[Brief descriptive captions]
--
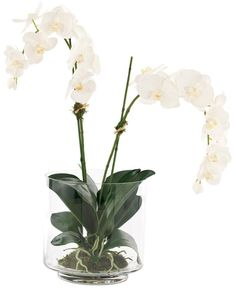 Natural Decorations, Inc. - Orchid Phalaenopsis | Glass Footed Cylinder | Cream White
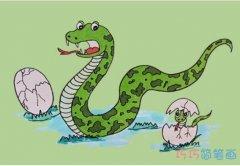 教你怎么画蛇简笔画步骤教程涂颜色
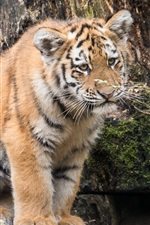 Preview iPhone wallpaper Cute amur tiger baby
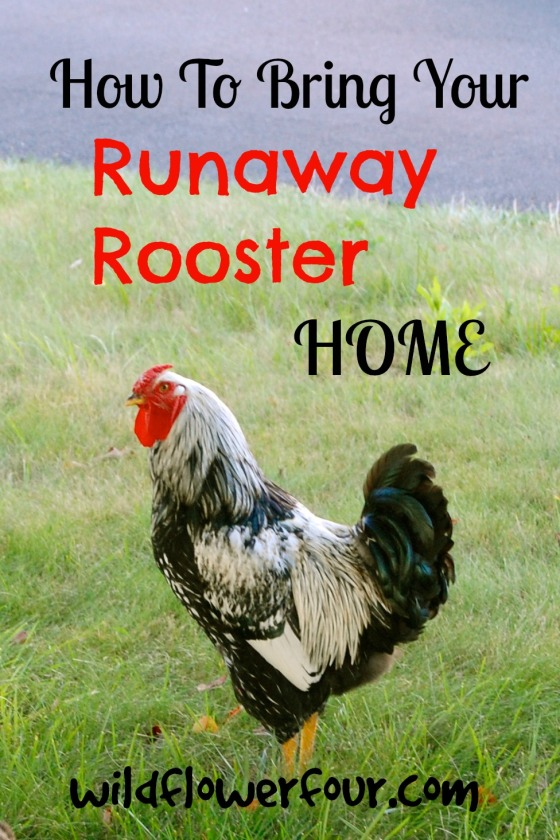 runaway rooster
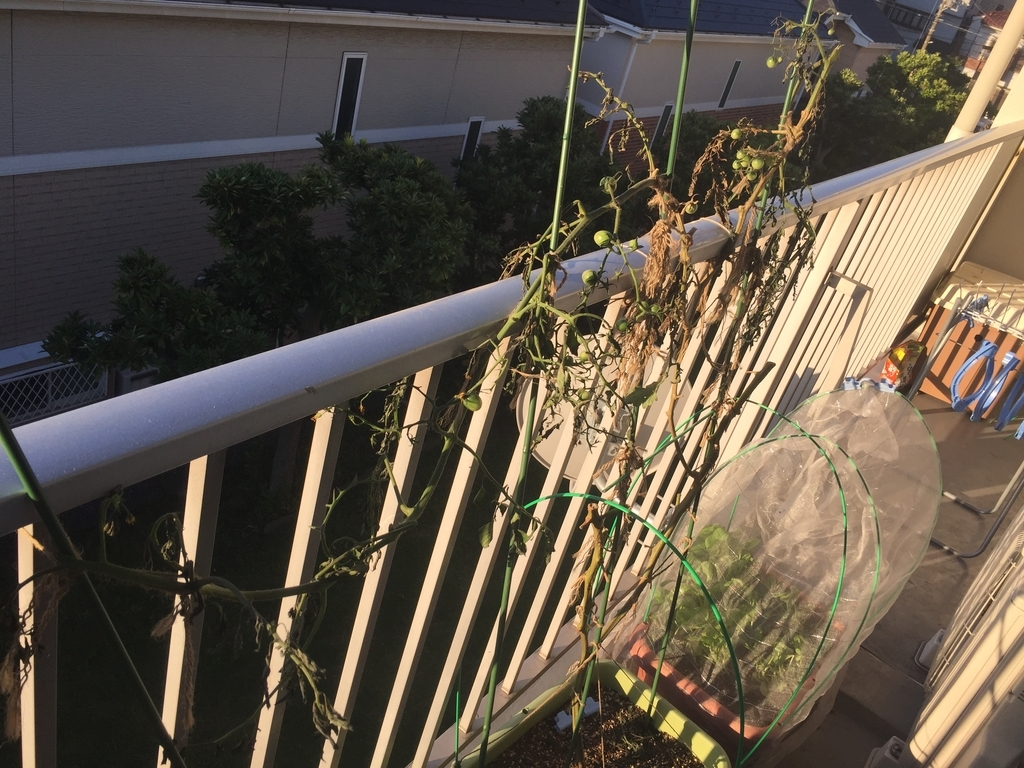 台風被害を受けたミニトマト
--
The task> Could every entry be restated word for word, pictures excluded?

Output>
 Natural Decorations, Inc. - Orchid Phalaenopsis | Glass Footed Cylinder | Cream White
 教你怎么画蛇简笔画步骤教程涂颜色
 Preview iPhone wallpaper Cute amur tiger baby
 runaway rooster
 台風被害を受けたミニトマト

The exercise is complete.